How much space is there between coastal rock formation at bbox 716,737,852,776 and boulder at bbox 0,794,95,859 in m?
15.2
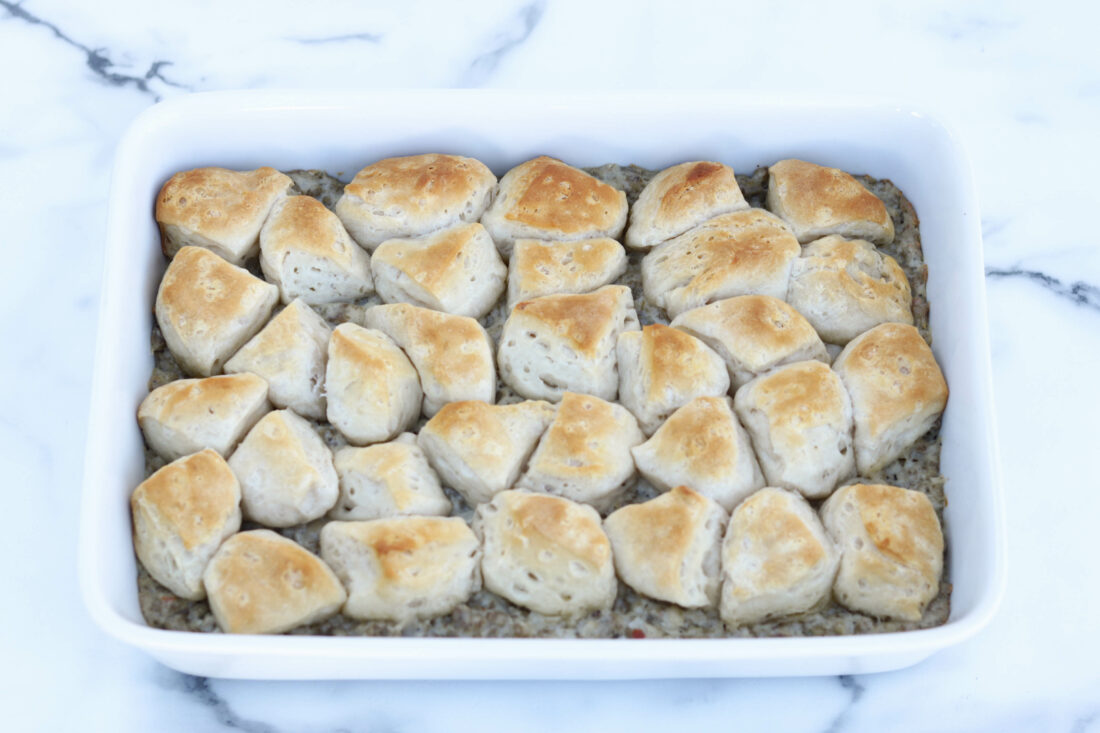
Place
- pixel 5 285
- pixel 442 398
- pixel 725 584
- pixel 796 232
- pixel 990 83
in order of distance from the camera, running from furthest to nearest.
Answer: pixel 990 83 < pixel 5 285 < pixel 796 232 < pixel 442 398 < pixel 725 584

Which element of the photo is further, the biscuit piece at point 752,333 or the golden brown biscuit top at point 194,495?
the biscuit piece at point 752,333

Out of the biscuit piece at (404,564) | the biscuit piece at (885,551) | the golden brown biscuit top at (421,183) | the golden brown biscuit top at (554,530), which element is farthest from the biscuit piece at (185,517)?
the biscuit piece at (885,551)

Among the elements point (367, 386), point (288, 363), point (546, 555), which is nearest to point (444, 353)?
point (367, 386)

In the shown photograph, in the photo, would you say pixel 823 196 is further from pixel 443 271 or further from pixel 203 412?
pixel 203 412

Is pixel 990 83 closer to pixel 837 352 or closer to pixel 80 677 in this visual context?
pixel 837 352

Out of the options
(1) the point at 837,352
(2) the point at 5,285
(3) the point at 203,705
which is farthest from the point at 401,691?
(2) the point at 5,285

## WHAT TO PRODUCE
Set out the listing as a Markdown table with the columns Row and Line, starting at the line that contains "In the shown" and ending at the listing's last line, and skip any blank lines.

## REPLY TO THE TASK
| Row | Line |
|---|---|
| 1 | In the shown photograph, in the photo, would you say pixel 823 196 is further from pixel 443 271 or further from pixel 203 412? |
| 2 | pixel 203 412 |
| 3 | Is pixel 990 83 closer to pixel 837 352 or closer to pixel 80 677 in this visual context? |
| 4 | pixel 837 352 |
| 5 | Out of the options |
| 6 | (1) the point at 837,352 |
| 7 | (2) the point at 5,285 |
| 8 | (3) the point at 203,705 |
| 9 | which is farthest from the point at 401,691? |
| 10 | (2) the point at 5,285 |